この小説は法定速度を守ってます。守りに守りまくってます。因みにちゃちゃは事故った事ありませんが、一瞬眠気で飛んで、危うく事故りかけたトラウマがあります。

懲りずにまた解説します。
続きが気になる方は飛ばしてって下さい。

・『御伽噺と傷痕』
 御伽噺は現在と、これからの一年。傷痕は過去。を、表している。
 意図は読んでの通り。十分表せたと思っているので、解説しません。

・オリキャラ木崎ノボル。
 主要キャラ。
 レンの状態的にいない方が不自然。
 CV:玄田哲章様のイメージ。
 シュワちゃんのお方。

・レンの給料って?
 適当。
 戦闘機パイロットの出撃手当て二〇人分。
 成功しないと世界滅びるので成功手当て。
 つまり使徒撃破報酬みたいなもの。

・てか冬月先生ぺらぺら喋りすぎじゃね。
 愛弟子の娘。

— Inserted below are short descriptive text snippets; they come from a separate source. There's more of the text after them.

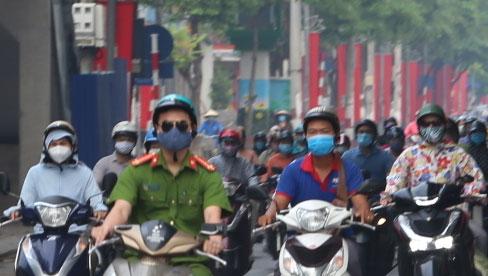 Hà Nội kiểm soát theo giấy đi đường mới từ 6h ngày mai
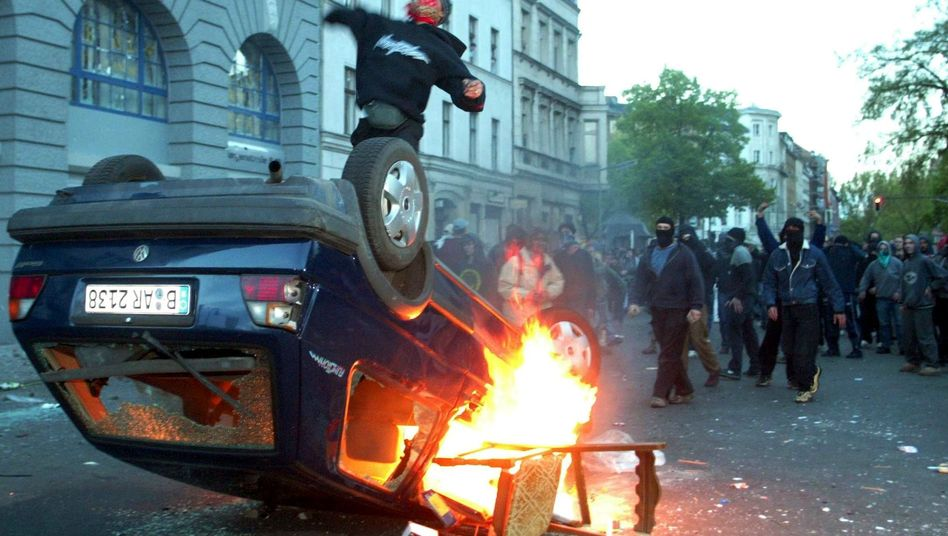 Maikrawalle in Kreuzberg 2003: Drohen wirklich britische Verhältnisse?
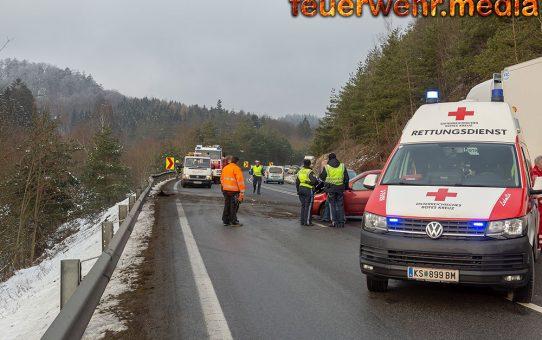 Unfall mit mehreren Fahrzeugen auf der B37 im Bereich der Section Control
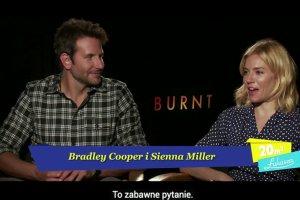 """�ukasz Jak�biak do Sienny Miller: Jak ca�uje Bradley Cooper? Szybka odpowied�. Ale za chwil� zmiana. """"Zawstydzona?"""""""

顔はそっくり。元自殺志願者。そりゃ心配するだろって事で。

・冬月ハウスとリツコハウスの描写。
 冬月先生→適当。自宅は地上に在る筈だけど、仮眠用の部屋がある。
 リツコ →パチンコから。半ば適当。

・ビールを飲んで溺れ死ぬ猫って?
 我輩は猫である。のオチ。

・ミサトの車
 右ハンドルルノー(電動機駆動)
 左ハンドルルノー(純正かどうか不明)
 フェラーリ
 が、本編で登場してる。個人的にフェラーリの加速感は乗らなきゃ分からないと思う。昔知人の助手席に乗りましたが、これは日本で走らせる車じゃないよねって思った。


おまけ。

・書式
 縦書き用。
 どうしても漢数字じゃ違和感がある部分はアラビア数字を使用。また、明らかに見辛い桁は万や億といった漢数字で省略しているけど、正しい書き方ではないよね。でも見易さが一番だと思うからある程度見逃して欲しいなって。
 ある程度は大らかな日本書式の自由という言葉によって受け止めて貰えるだろうという希望的観測で書いてる。
 誤字脱字誤用については……自分でも見直すけど中々気付けない。報告欲しいです。出来る限り調べて書いてるけど、作者馬鹿なんです……。